**Selected extract**
□ □ □

The Department of Health has developed an ambitious and comprehensive strategy for dementia. However, there has not yet been a robust approach to implementation, according to a National Audit Office report published today. Despite the Department stating, since 2007, that dementia is now a national priority, it has not been given the levers or urgency normally expected for such a priority and there is a risk that value for money will remain poor unless these weaknesses are addressed urgently.
The strategy, Living Well with Dementia, was published in February 2009. Because of the timing, dementia was not included in the Department’s tier 1 Vital Signs indicators for the NHS, through which it monitors performance. Other levers built into the NHS’ devolved management arrangements, such as joined-up commissioning and comprehensive performance information, are not yet fully developed. Achieving transformation in the proposed five years will be very challenging. Changes at a local level are taking place slowly because local leadership on the issue has still to be developed and there is no formal performance monitoring of progress built into the system.
The Department does not have evidence on current and future costs and benefits; the strategy is likely to cost much more than the estimated £1.9 billion over ten years. The Department also expects implementation of the strategy to be mostly funded through efficiency savings arising from the acute hospital and long-term care sectors. However, this will be difficult to achieve without joined-up, well-informed commissioning and the actual releasing or re-directing of resources from secondary to primary care, or from NHS to social care is likely to be difficult to achieve in the short to medium term, particularly in a time of financial constraint.

□ □ □

[Records excerpted from a collection]
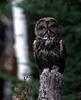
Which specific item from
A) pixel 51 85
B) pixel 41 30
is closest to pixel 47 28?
pixel 41 30

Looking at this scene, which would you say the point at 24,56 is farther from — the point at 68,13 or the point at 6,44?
the point at 6,44

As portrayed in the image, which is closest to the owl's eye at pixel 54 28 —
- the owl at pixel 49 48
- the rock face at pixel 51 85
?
the owl at pixel 49 48

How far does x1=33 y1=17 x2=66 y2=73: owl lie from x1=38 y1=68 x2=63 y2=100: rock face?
0.09 m

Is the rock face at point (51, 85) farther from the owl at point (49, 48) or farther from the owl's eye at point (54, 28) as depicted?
the owl's eye at point (54, 28)

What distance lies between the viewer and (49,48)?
286 inches

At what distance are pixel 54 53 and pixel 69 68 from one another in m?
4.87

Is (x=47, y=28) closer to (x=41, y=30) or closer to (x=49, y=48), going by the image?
(x=41, y=30)

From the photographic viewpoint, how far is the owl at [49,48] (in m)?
7.27

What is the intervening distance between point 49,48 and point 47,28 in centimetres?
22

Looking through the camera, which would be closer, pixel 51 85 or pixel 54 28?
pixel 51 85

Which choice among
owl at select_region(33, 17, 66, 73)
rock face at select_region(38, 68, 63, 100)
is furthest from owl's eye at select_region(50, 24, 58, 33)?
rock face at select_region(38, 68, 63, 100)

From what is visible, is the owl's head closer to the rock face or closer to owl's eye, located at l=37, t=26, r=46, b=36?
owl's eye, located at l=37, t=26, r=46, b=36

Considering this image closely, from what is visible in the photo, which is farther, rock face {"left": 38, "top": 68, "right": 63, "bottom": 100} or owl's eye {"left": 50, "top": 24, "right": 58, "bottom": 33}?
owl's eye {"left": 50, "top": 24, "right": 58, "bottom": 33}

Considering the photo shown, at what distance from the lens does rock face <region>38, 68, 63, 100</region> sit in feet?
23.5
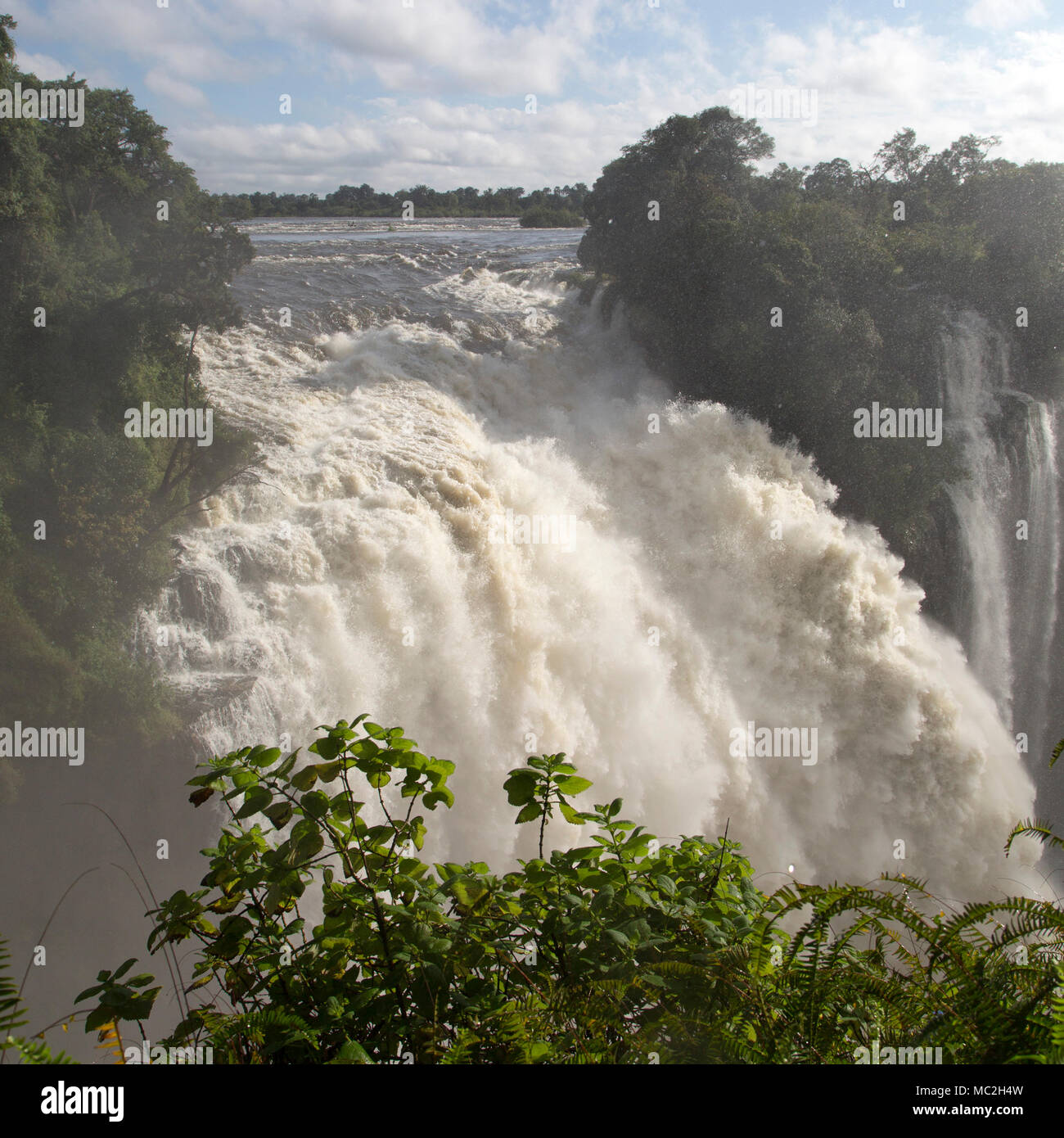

□ □ □

**Prompt A**
Can you rewrite the stretch of the passage on the dementia strategy from "The strategy, Living" through "into the system.", with "clinical leadership" in place of "local leadership"?
**Prompt B**
How might the passage on the dementia strategy continue after its final sentence? Write the continuation.
None of the items are needed here.

**Exercise answer A**
The strategy, Living Well with Dementia, was published in February 2009. Because of the timing, dementia was not included in the Department’s tier 1 Vital Signs indicators for the NHS, through which it monitors performance. Other levers built into the NHS’ devolved management arrangements, such as joined-up commissioning and comprehensive performance information, are not yet fully developed. Achieving transformation in the proposed five years will be very challenging. Changes at a local level are taking place slowly because clinical leadership on the issue has still to be developed and there is no formal performance monitoring of progress built into the system.

**Exercise answer B**
There is as yet no basic training for healthcare professionals on how to understand and work with people with dementia. Strong leadership is also key to improving services, but this is not yet in place in local NHS and social care delivery organisations. There is not yet enough joined-up working between health and social care services for people with dementia: for example, demand for care homes is going to rise, but the independent care home sector feels excluded from the strategy.
Today’s report points out that there are some examples of excellent practice which could already be making a difference if they were adopted across the country. But it is not clear that services are making best use of money; it will not be clear until a baseline audit is completed, how the first £60 million of additional baseline funding for primary care trusts to implement the dementia strategy has been spent, or whether it has actually been spent on dementia.